INSTRUCTIONS FOR THE TASK » Report all lines of the data below that hold the word "Half".
** Opening DATA SUPPLIED block **
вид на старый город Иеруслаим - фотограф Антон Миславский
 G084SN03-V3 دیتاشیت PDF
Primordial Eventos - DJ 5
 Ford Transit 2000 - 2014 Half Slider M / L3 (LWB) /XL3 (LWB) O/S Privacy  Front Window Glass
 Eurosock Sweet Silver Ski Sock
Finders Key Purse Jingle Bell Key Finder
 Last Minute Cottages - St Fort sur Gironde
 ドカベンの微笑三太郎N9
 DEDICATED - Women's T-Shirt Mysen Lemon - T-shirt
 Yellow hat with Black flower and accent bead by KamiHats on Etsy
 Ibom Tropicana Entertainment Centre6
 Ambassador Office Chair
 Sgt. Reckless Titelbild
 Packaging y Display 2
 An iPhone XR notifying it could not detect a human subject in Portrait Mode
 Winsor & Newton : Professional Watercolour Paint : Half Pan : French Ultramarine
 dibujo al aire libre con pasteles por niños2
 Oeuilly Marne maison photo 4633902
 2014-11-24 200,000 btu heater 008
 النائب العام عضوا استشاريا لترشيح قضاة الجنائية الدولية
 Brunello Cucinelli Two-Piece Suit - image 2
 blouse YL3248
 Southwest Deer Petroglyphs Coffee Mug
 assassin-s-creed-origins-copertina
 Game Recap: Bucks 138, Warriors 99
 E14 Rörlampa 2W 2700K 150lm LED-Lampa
** Closing DATA SUPPLIED block **
RESPONSE AREA »
 Ford Transit 2000 - 2014 Half Slider M / L3 (LWB) /XL3 (LWB) O/S Privacy  Front Window Glass
 Winsor & Newton : Professional Watercolour Paint : Half Pan : French Ultramarine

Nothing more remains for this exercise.